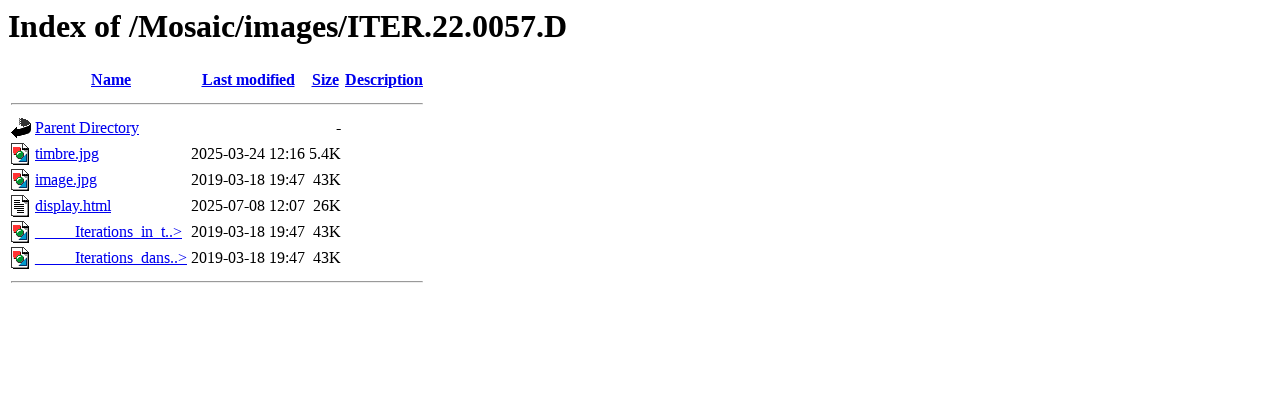

--- FILE ---
content_type: text/html;charset=ISO-8859-1
request_url: http://www.lactamme.polytechnique.fr/Mosaic/images/ITER.22.0057.D/?C=N;O=D
body_size: 1874
content:
<!DOCTYPE HTML PUBLIC "-//W3C//DTD HTML 3.2 Final//EN">
<html>
 <head>
  <title>Index of /Mosaic/images/ITER.22.0057.D</title>
 </head>
 <body>
<h1>Index of /Mosaic/images/ITER.22.0057.D</h1>
  <table>
   <tr><th valign="top"><img src="/icons/blank.gif" alt="[ICO]"></th><th><a href="?C=N;O=A">Name</a></th><th><a href="?C=M;O=A">Last modified</a></th><th><a href="?C=S;O=A">Size</a></th><th><a href="?C=D;O=A">Description</a></th></tr>
   <tr><th colspan="5"><hr></th></tr>
<tr><td valign="top"><img src="/icons/back.gif" alt="[PARENTDIR]"></td><td><a href="/Mosaic/images/">Parent Directory</a>       </td><td>&nbsp;</td><td align="right">  - </td><td>&nbsp;</td></tr>
<tr><td valign="top"><img src="/icons/image2.gif" alt="[IMG]"></td><td><a href="timbre.jpg">timbre.jpg</a>             </td><td align="right">2025-03-24 12:16  </td><td align="right">5.4K</td><td>&nbsp;</td></tr>
<tr><td valign="top"><img src="/icons/image2.gif" alt="[IMG]"></td><td><a href="image.jpg">image.jpg</a>              </td><td align="right">2019-03-18 19:47  </td><td align="right"> 43K</td><td>&nbsp;</td></tr>
<tr><td valign="top"><img src="/icons/text.gif" alt="[TXT]"></td><td><a href="display.html">display.html</a>           </td><td align="right">2025-07-08 12:07  </td><td align="right"> 26K</td><td>&nbsp;</td></tr>
<tr><td valign="top"><img src="/icons/image2.gif" alt="[IMG]"></td><td><a href="_____Iterations_in_the_complex_plane_____.jpg">_____Iterations_in_t..&gt;</a></td><td align="right">2019-03-18 19:47  </td><td align="right"> 43K</td><td>&nbsp;</td></tr>
<tr><td valign="top"><img src="/icons/image2.gif" alt="[IMG]"></td><td><a href="_____Iterations_dans_le_plan_complexe_____.jpg">_____Iterations_dans..&gt;</a></td><td align="right">2019-03-18 19:47  </td><td align="right"> 43K</td><td>&nbsp;</td></tr>
   <tr><th colspan="5"><hr></th></tr>
</table>
</body></html>
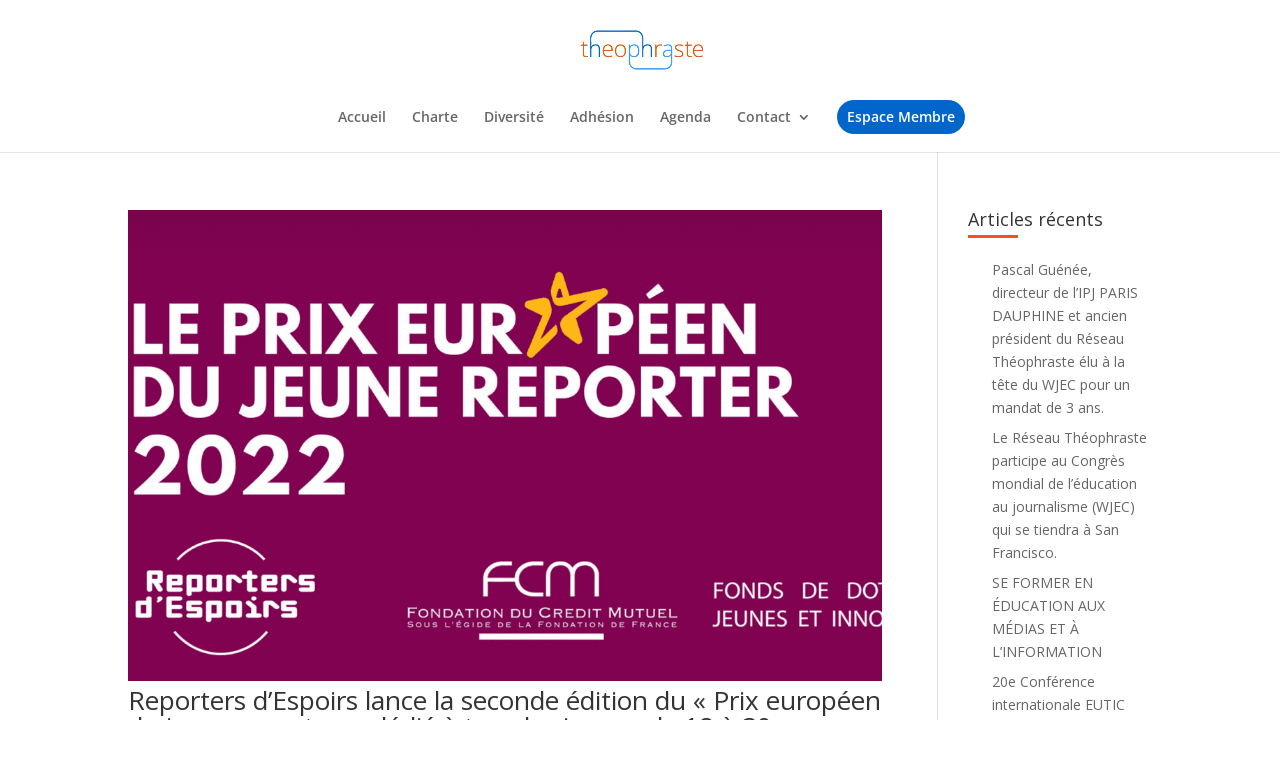

--- FILE ---
content_type: text/css
request_url: https://theophraste.org/wp-content/themes/divi-theophraste/style.css?ver=4.22.2
body_size: 379
content:
/*
 Theme Name:     Divi Theophraste
 Theme URI:      
 Description:    Theophraste child theme
 Author:         Woomera
 Author URI:     https://woomera.eu
 Template:       Divi
 Version:        1.0.0
*/
 
@import url("../Divi/style.css");

/* ---------- Footer membres ---------- */
.FooterMembres { text-align: center;}
.FooterMembres img {max-width:120px; height: auto; margin:10px; filter: grayscale(100%); opacity: .7; box-shadow: 10px 10px 10px 0px rgba(0,0,0,0.1);}
.FooterMembres img:hover { filter:none; opacity: 1; transition: 0.5s}
#footermembersep {margin-left: auto!important; margin-right:auto!important;}

/* ---------- Left widget ---------- */
#sidebar .widgettitle {
    position: relative;
    margin-bottom: 20px;
}
#sidebar .widgettitle:after {
    position: absolute;
    content: ' ';
    height: 3px;
    width: 50px;
    background: #fb4f1e;
    bottom: 0px;
    left: 0px;
}

/* ---------- Agenda ---------- */
#tribe-events-content-wrapper {margin-top:30px;}

--- FILE ---
content_type: text/css
request_url: https://theophraste.org/wp-content/et-cache/global/et-divi-customizer-global.min.css?ver=1765181494
body_size: 69
content:
ul{margin-left:1.7em}.map-global h3{font-size:16px}.banner-text h1{margin:30px 0 5px}#menu-item-1164 a{background:#0066CC;color:white;padding:10px!important;border-radius:20px;transition:all .2s!important}#menu-item-1164 a:hover{background:#fb4f1e;opacity:1!important}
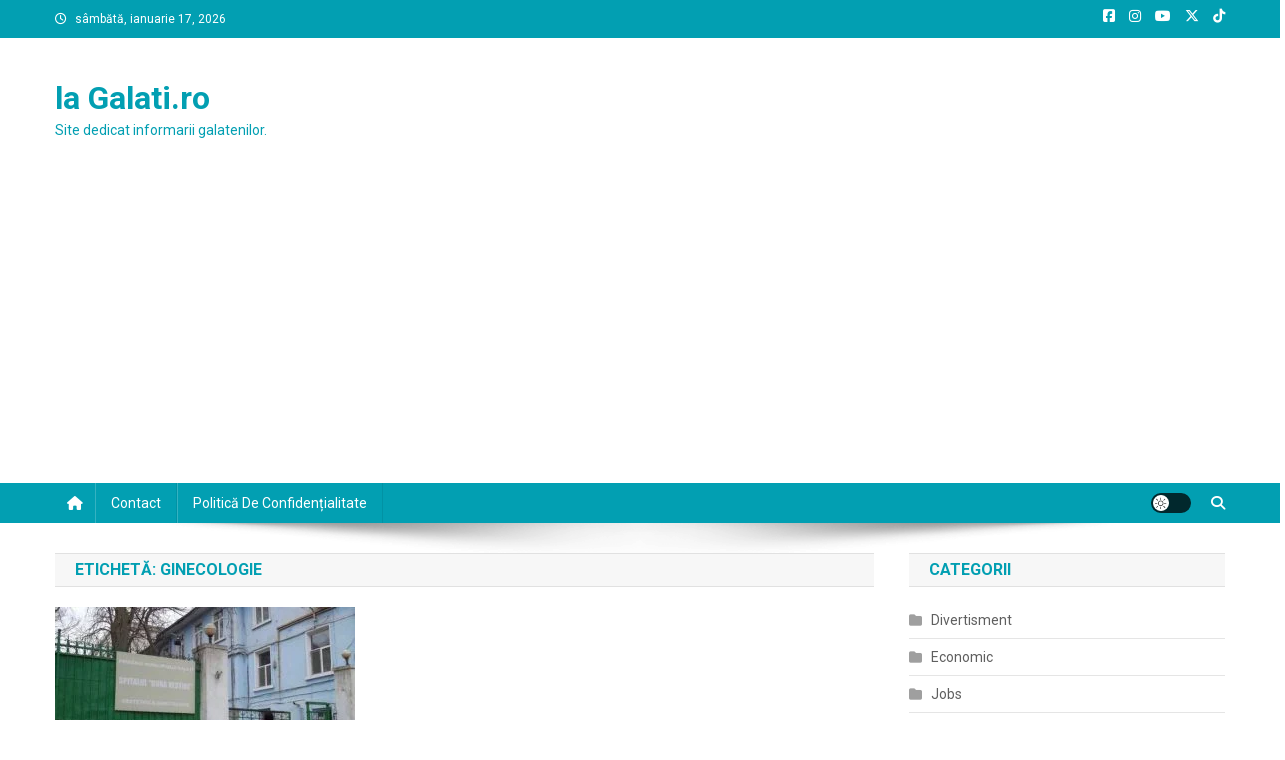

--- FILE ---
content_type: text/html; charset=utf-8
request_url: https://www.google.com/recaptcha/api2/aframe
body_size: 264
content:
<!DOCTYPE HTML><html><head><meta http-equiv="content-type" content="text/html; charset=UTF-8"></head><body><script nonce="d5gufVlbkfSey33ouVoMoQ">/** Anti-fraud and anti-abuse applications only. See google.com/recaptcha */ try{var clients={'sodar':'https://pagead2.googlesyndication.com/pagead/sodar?'};window.addEventListener("message",function(a){try{if(a.source===window.parent){var b=JSON.parse(a.data);var c=clients[b['id']];if(c){var d=document.createElement('img');d.src=c+b['params']+'&rc='+(localStorage.getItem("rc::a")?sessionStorage.getItem("rc::b"):"");window.document.body.appendChild(d);sessionStorage.setItem("rc::e",parseInt(sessionStorage.getItem("rc::e")||0)+1);localStorage.setItem("rc::h",'1768667621205');}}}catch(b){}});window.parent.postMessage("_grecaptcha_ready", "*");}catch(b){}</script></body></html>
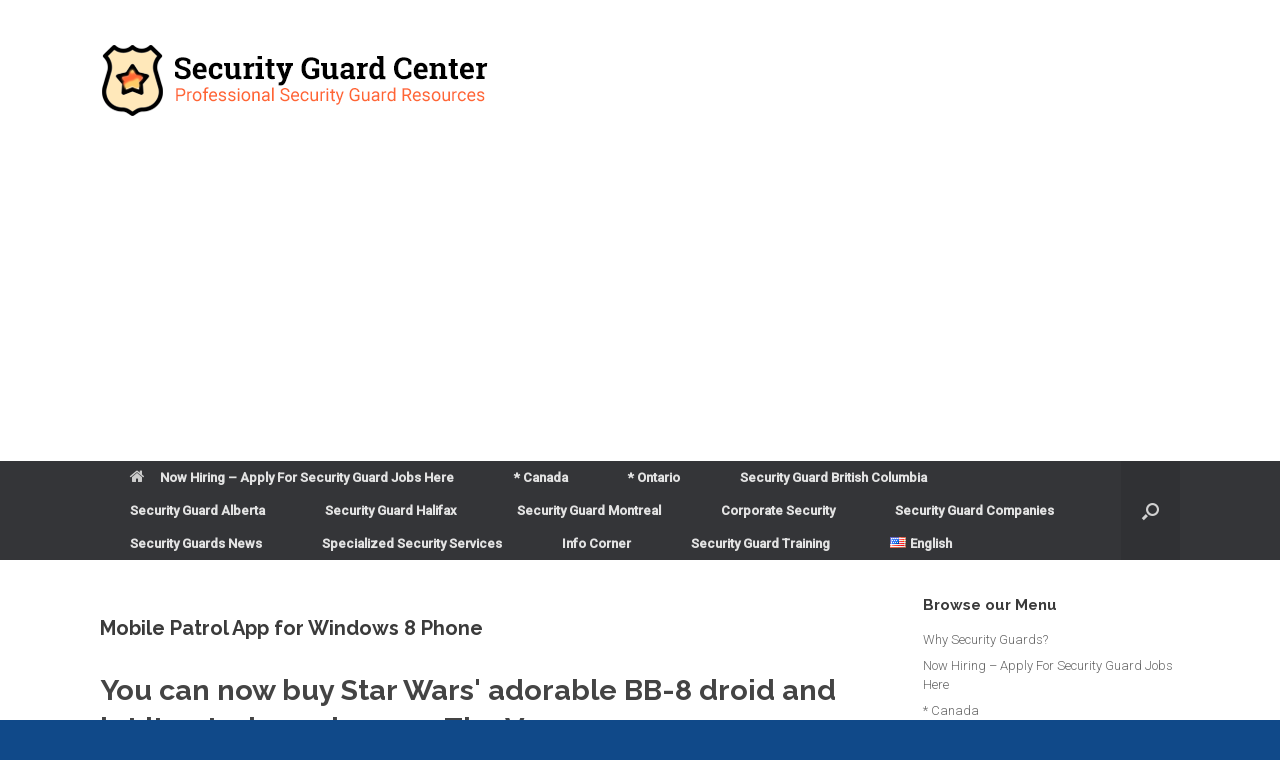

--- FILE ---
content_type: text/html; charset=utf-8
request_url: https://www.google.com/recaptcha/api2/aframe
body_size: 269
content:
<!DOCTYPE HTML><html><head><meta http-equiv="content-type" content="text/html; charset=UTF-8"></head><body><script nonce="Y_fJX44zPGaq-oMsVE3CTw">/** Anti-fraud and anti-abuse applications only. See google.com/recaptcha */ try{var clients={'sodar':'https://pagead2.googlesyndication.com/pagead/sodar?'};window.addEventListener("message",function(a){try{if(a.source===window.parent){var b=JSON.parse(a.data);var c=clients[b['id']];if(c){var d=document.createElement('img');d.src=c+b['params']+'&rc='+(localStorage.getItem("rc::a")?sessionStorage.getItem("rc::b"):"");window.document.body.appendChild(d);sessionStorage.setItem("rc::e",parseInt(sessionStorage.getItem("rc::e")||0)+1);localStorage.setItem("rc::h",'1768715825439');}}}catch(b){}});window.parent.postMessage("_grecaptcha_ready", "*");}catch(b){}</script></body></html>

--- FILE ---
content_type: application/javascript; charset=utf-8
request_url: https://fundingchoicesmessages.google.com/f/AGSKWxWCKcoODZNEfWH8Gbo193wYgsoYXXnOqhdHcuzKYWQPtsurjUt0zpUMplwyY0UjIaWMwq_-Rw15vUmA8y6XnJjvapx1cNPr0xdDTgWfd0y1_jsV2Z8fq_rFsamDacP3V-6H4iSmHIl4CYKNG9lzlRgZ5ztd6UL0i0I2tPtHGsxKSpXJPbatt4J8arXy/_/google160./header_ad_/lib/ads./336x280ads.-ads/ad-
body_size: -1292
content:
window['88dead6c-4a0d-493b-a3b7-98f9e99f8a2d'] = true;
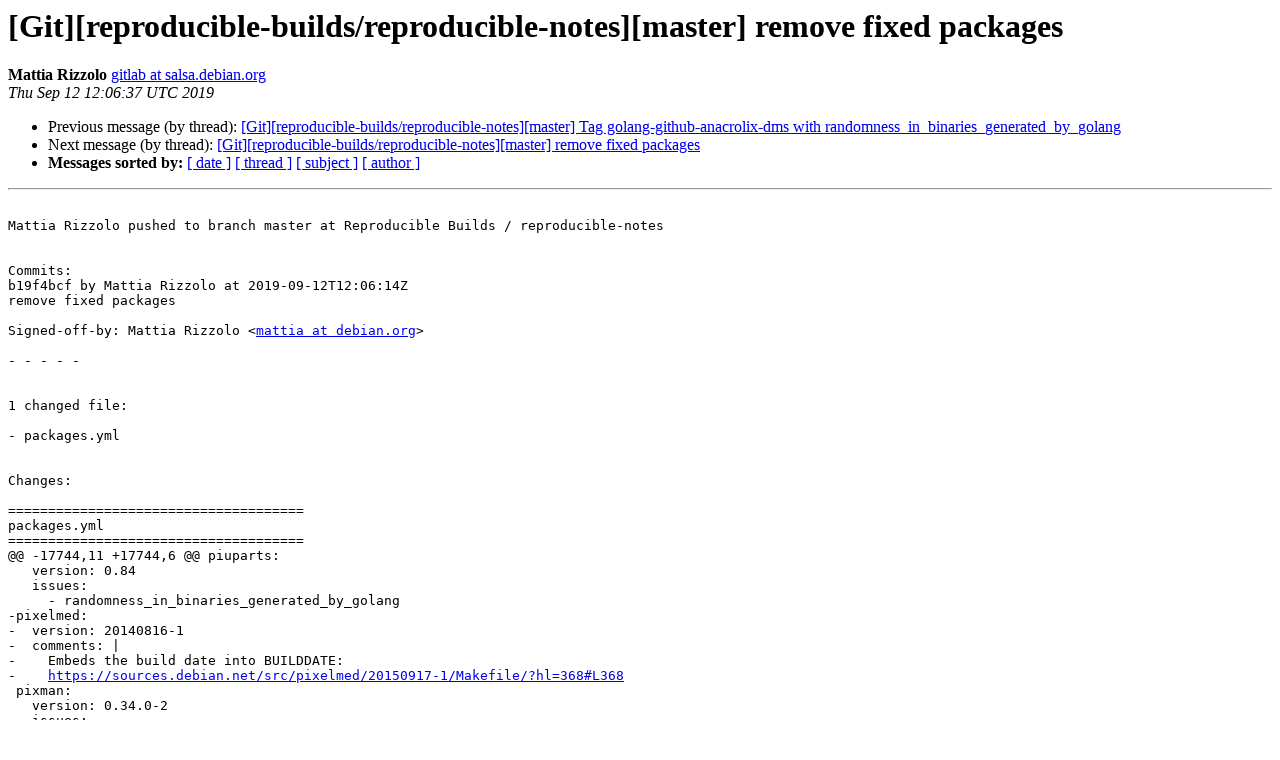

--- FILE ---
content_type: text/html
request_url: https://lists.reproducible-builds.org/pipermail/rb-commits/2019-September/003865.html
body_size: 1588
content:
<!DOCTYPE HTML PUBLIC "-//W3C//DTD HTML 4.01 Transitional//EN">
<HTML>
 <HEAD>
   <TITLE> [Git][reproducible-builds/reproducible-notes][master] remove fixed packages
   </TITLE>
   <LINK REL="Index" HREF="index.html" >
   <LINK REL="made" HREF="mailto:rb-commits%40lists.reproducible-builds.org?Subject=Re%3A%20%5BGit%5D%5Breproducible-builds/reproducible-notes%5D%5Bmaster%5D%20remove%20fixed%0A%20packages&In-Reply-To=%3C5d7a34cdb2618_73482ad9613d59b863105f%40godard.mail%3E">
   <META NAME="robots" CONTENT="index,nofollow">
   <style type="text/css">
       pre {
           white-space: pre-wrap;       /* css-2.1, curent FF, Opera, Safari */
           }
   </style>
   <META http-equiv="Content-Type" content="text/html; charset=utf-8">
   <LINK REL="Previous"  HREF="003864.html">
   <LINK REL="Next"  HREF="003870.html">
 </HEAD>
 <BODY BGCOLOR="#ffffff">
   <H1>[Git][reproducible-builds/reproducible-notes][master] remove fixed packages</H1>
    <B>Mattia Rizzolo</B> 
    <A HREF="mailto:rb-commits%40lists.reproducible-builds.org?Subject=Re%3A%20%5BGit%5D%5Breproducible-builds/reproducible-notes%5D%5Bmaster%5D%20remove%20fixed%0A%20packages&In-Reply-To=%3C5d7a34cdb2618_73482ad9613d59b863105f%40godard.mail%3E"
       TITLE="[Git][reproducible-builds/reproducible-notes][master] remove fixed packages">gitlab at salsa.debian.org
       </A><BR>
    <I>Thu Sep 12 12:06:37 UTC 2019</I>
    <P><UL>
        <LI>Previous message (by thread): <A HREF="003864.html">[Git][reproducible-builds/reproducible-notes][master] Tag golang-github-anacrolix-dms with randomness_in_binaries_generated_by_golang
</A></li>
        <LI>Next message (by thread): <A HREF="003870.html">[Git][reproducible-builds/reproducible-notes][master] remove fixed packages
</A></li>
         <LI> <B>Messages sorted by:</B> 
              <a href="date.html#3865">[ date ]</a>
              <a href="thread.html#3865">[ thread ]</a>
              <a href="subject.html#3865">[ subject ]</a>
              <a href="author.html#3865">[ author ]</a>
         </LI>
       </UL>
    <HR>  
<!--beginarticle-->
<PRE>

Mattia Rizzolo pushed to branch master at Reproducible Builds / reproducible-notes


Commits:
b19f4bcf by Mattia Rizzolo at 2019-09-12T12:06:14Z
remove fixed packages

Signed-off-by: Mattia Rizzolo &lt;<A HREF="https://lists.reproducible-builds.org/listinfo/rb-commits">mattia at debian.org</A>&gt;

- - - - -


1 changed file:

- packages.yml


Changes:

=====================================
packages.yml
=====================================
@@ -17744,11 +17744,6 @@ piuparts:
   version: 0.84
   issues:
     - randomness_in_binaries_generated_by_golang
-pixelmed:
-  version: 20140816-1
-  comments: |
-    Embeds the build date into BUILDDATE:
-    <A HREF="https://sources.debian.net/src/pixelmed/20150917-1/Makefile/?hl=368#L368">https://sources.debian.net/src/pixelmed/20150917-1/Makefile/?hl=368#L368</A>
 pixman:
   version: 0.34.0-2
   issues:
@@ -26348,10 +26343,6 @@ tempest-for-eliza:
   version: 1.0.5-2
   issues:
     - captures_build_path
-templayer:
-  version: 1.5.1-1
-  comments: |
-    Timestamps (and bogus HTML) in tutorial.html.
 tenace:
   version: 0.14-1
   issues:



View it on GitLab: <A HREF="https://salsa.debian.org/reproducible-builds/reproducible-notes/commit/b19f4bcf2d2ae2160a7e3f000557c1135f12ce6a">https://salsa.debian.org/reproducible-builds/reproducible-notes/commit/b19f4bcf2d2ae2160a7e3f000557c1135f12ce6a</A>

-- 
View it on GitLab: <A HREF="https://salsa.debian.org/reproducible-builds/reproducible-notes/commit/b19f4bcf2d2ae2160a7e3f000557c1135f12ce6a">https://salsa.debian.org/reproducible-builds/reproducible-notes/commit/b19f4bcf2d2ae2160a7e3f000557c1135f12ce6a</A>
You're receiving this email because of your account on salsa.debian.org.


-------------- next part --------------
An HTML attachment was scrubbed...
URL: &lt;<A HREF="http://lists.reproducible-builds.org/pipermail/rb-commits/attachments/20190912/8cd14dd5/attachment.html">http://lists.reproducible-builds.org/pipermail/rb-commits/attachments/20190912/8cd14dd5/attachment.html</A>&gt;
</PRE>



















<!--endarticle-->
    <HR>
    <P><UL>
        <!--threads-->
	<LI>Previous message (by thread): <A HREF="003864.html">[Git][reproducible-builds/reproducible-notes][master] Tag golang-github-anacrolix-dms with randomness_in_binaries_generated_by_golang
</A></li>
	<LI>Next message (by thread): <A HREF="003870.html">[Git][reproducible-builds/reproducible-notes][master] remove fixed packages
</A></li>
         <LI> <B>Messages sorted by:</B> 
              <a href="date.html#3865">[ date ]</a>
              <a href="thread.html#3865">[ thread ]</a>
              <a href="subject.html#3865">[ subject ]</a>
              <a href="author.html#3865">[ author ]</a>
         </LI>
       </UL>

<hr>
<a href="https://lists.reproducible-builds.org/listinfo/rb-commits">More information about the rb-commits
mailing list</a><br>
</body></html>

▬▬▬▬▬▬▬▬▬▬

● YOUR TASK
Check the data for the word "listinfo" and pull out the lines that have it.

● RESULT
Signed-off-by: Mattia Rizzolo &lt;<A HREF="https://lists.reproducible-builds.org/listinfo/rb-commits">mattia at debian.org</A>&gt;
<a href="https://lists.reproducible-builds.org/listinfo/rb-commits">More information about the rb-commits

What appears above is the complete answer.